For here, having been reminded of our own weakness and our own mortality, we ask and, in faith, expect God to guide us along the path we now walk, this Lenten path, through the 40 days in the wilderness. This self-imposed wilderness is, of course, a wonderful blessing, because here is the place where we quiet down, shed unnecessary things, find what is real, and find ourselves.
The happy news is that we come from dust and to dust we return. And so, our whole life is spent right here and right now . Here and now is what we must come to honor and love.
In the Wilderness
It’s night, the air has gotten a chill, but the rock ledge we sit on is still warm from the desert sun. We are tired from our day. We build a little fire. It becomes a warm center to the universe. Up there, the rest of the universe sparkles, worlds spinning quietly away into the deepness of it. The mind reels again at the thought of it. Down there, in the desert valley below, the rest of the universe sparkles too. Little sparkles of other fires in little villages near a quiet sea.

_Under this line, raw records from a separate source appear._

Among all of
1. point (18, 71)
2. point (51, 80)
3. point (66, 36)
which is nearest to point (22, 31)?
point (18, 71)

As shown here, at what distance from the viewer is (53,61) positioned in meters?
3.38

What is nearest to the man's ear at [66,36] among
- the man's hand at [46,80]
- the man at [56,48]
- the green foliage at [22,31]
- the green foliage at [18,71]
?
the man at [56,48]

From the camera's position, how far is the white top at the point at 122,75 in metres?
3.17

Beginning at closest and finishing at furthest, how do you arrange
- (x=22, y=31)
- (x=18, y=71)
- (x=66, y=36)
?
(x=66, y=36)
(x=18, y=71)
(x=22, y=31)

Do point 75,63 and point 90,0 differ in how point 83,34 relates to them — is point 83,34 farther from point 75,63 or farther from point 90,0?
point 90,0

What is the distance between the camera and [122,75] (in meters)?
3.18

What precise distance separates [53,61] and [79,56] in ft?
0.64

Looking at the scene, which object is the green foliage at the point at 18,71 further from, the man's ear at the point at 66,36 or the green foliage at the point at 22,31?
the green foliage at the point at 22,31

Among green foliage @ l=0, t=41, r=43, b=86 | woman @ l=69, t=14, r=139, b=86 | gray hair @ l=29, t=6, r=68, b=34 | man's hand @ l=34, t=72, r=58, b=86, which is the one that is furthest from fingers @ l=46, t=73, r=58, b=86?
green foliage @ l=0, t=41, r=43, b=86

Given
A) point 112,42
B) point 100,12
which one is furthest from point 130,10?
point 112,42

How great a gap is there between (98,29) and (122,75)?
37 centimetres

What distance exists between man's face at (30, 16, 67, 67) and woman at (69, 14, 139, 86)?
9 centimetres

He sits with me and we roast a little fish on the fire. We don’t talk much. There is no need. A peace has descended on us. Our vision is clear. We just breathe, and eat our fish, and stare into the fire. This place has everything. A rock with a view, and a companion for the ages…
This was the picture that came to me the first time I practiced the holy season of Lent, a time of reflection in the wilderness, a time of returning to what is true, and a time of honest and earnest practice in seeing who we really are, the nature of the universe, and where our best effort in life should lie.